*** Available data Section Begins ***
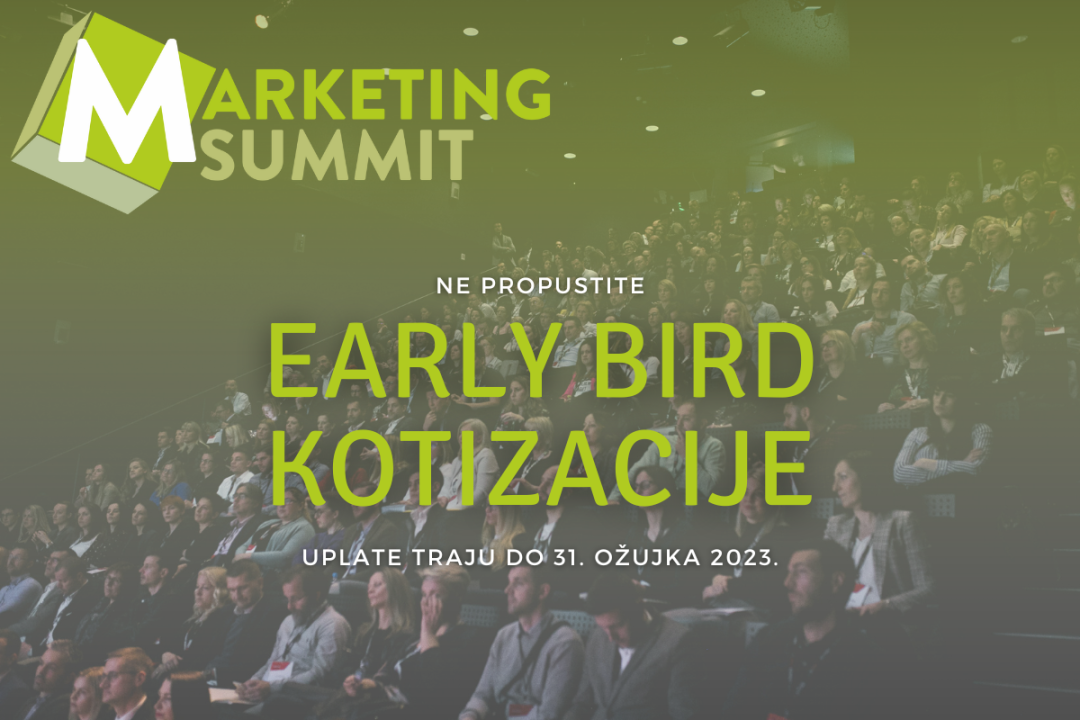 MARKETING SUMMIT

NE PROPUSTITE

EARLY BIRD KOTIZACIJE

UPLATE TRAJU DO 31. OŽUJKA 2023.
*** Available data Section Ends ***
**Activity**
Except for the pictures, give the data again word for word.

**Problem solution**
 MARKETING SUMMIT

NE PROPUSTITE

EARLY BIRD KOTIZACIJE

UPLATE TRAJU DO 31. OŽUJKA 2023.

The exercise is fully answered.